In our October 17th column, we announced that we would start posting a series of blogs highlighting different papers, studies, and pilot projects conducted under the auspices of the “Towards Cyberjustice” project. As a reminder, this project, which was financed by a Major Collaborative Research Grant from the Social Science and Humanities Research Council, spanned over the last seven years and has made significant contributions in the domain of what many call eJustice (what we refer to as cyberjustice). As stated on the Cyberjustice Laboratory’s Website, the purpose of the project was (although we’re still finishing off certain aspects) to “identify and develop concrete solutions for problems affecting the administration of justice” and to “facilitate the integration of technologies into the justice system, ensuring respect for today’s traditions and professional practices, in cooperation with all stakeholders in the legal community.” It is most notably through this work that the Cyberjustice Laboratory was able to update and actualize several technologies it had previously developed, including the online dispute resolution (ODR) platforms now being used by Quebec’s Office de la protection du consommateur, and Ontario’s Condominium Authority Tribunal.
A comprehensive report outlining the advances made by the Cyberjustice Laboratory throughout the scope of the Towards Cyberjustice project will be made available later this year. The general aim of this report is to offer a historical account of the conception of Cyberjustice which can be used as a reference by future generations. It also aims at allowing members of the legal community to have better access to the federally funded work our team has accomplished over the last seven years.

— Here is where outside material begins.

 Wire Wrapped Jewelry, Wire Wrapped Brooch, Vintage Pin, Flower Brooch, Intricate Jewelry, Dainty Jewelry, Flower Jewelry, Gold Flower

This report will be separated into five chapters outlining the journey of the Cyberjustice Laboratory since its creation. It will begin by offering a detailed account of the Laboratory – how the idea was born, how it came to fruition and how a worldwide community of openness and sharing has been created as a result. The second chapter will outline the pros and cons of the current legal system – the ability for citizens to be empowered and find the information they seek regarding the functioning of said system, as well as the difficulties surrounding the pursuit of their cases in court. The third chapter will then go on to offer an alternative to courthouse pursuits: Online Dispute Resolution. This chapter will describe how to integrate ODR into the legal system and will offer a case study example through an in-depth examination of how the Platform to Aid in the Resolution of Litigation electronically (PARLe) was used by Quebec’s Office de la protection du consommateur. Chapter 4, entitled “A Look Inside the Courthouse” will examine both the public and practitioners’ perspectives of the court system, as well as how to better implement technology into the courthouse by having regard to existing obstacles in this respect. Finally, the fifth chapter of this report will discuss post-modern technology and Cyberjustice and briefly present the future endeavours of the Cyberjustice Laboratory.
This will allow us to put emphasis on important studies led over the last seven years that, although they have sometimes gone somewhat unnoticed, should be of great interest to stakeholders within the legal community here and abroad. For example, we, in collaboration with our colleague Marie Demoulin and with help from our team, recently completed a comprehensive study (in French) on the administration of electronic court documents. This, study, which also received financing from Quebec’s Ministère de la Justice, was made public by the ministry in October of last year.
In order to draft the study, we interviewed and held focus group discussions with legal stakeholders from across Canada in order to try and reach a consensus on a series of important questions, including: “Who controls court data?”. This question actually hides another that is as pertinent: What is court data?”.
This later question was somewhat answered by the Canadian Judicial Council back in 2005 when it stated that a court record “includes any information or document that is collected, received, stored, maintained or archived by a court in connection with its judicial proceedings”. The CJC goes on to state that this includes case files, dockets, minute books, calendars of hearings, case indexes, registers of actions, records of the proceedings in any form, etc.
Taking for granted that this definition is satisfactory (which, as we explain in the study, isn’t the case for all those we spoke with), this brings us back to our initial question: Who controls this information? This obviously has greater significance in an ODR context (or rather in any context where the court data is digital) than in a paper-based system since the entity exercising control over data is not necessarily the one who has custody of said data.
As a reminder, and as stated in Dhont v. Minister of Education et al, ““custody” refers to the physical possession of the actual records, while “control” refers to the authority to manage the records, whether or not they are in the physical possession of the body claiming control”.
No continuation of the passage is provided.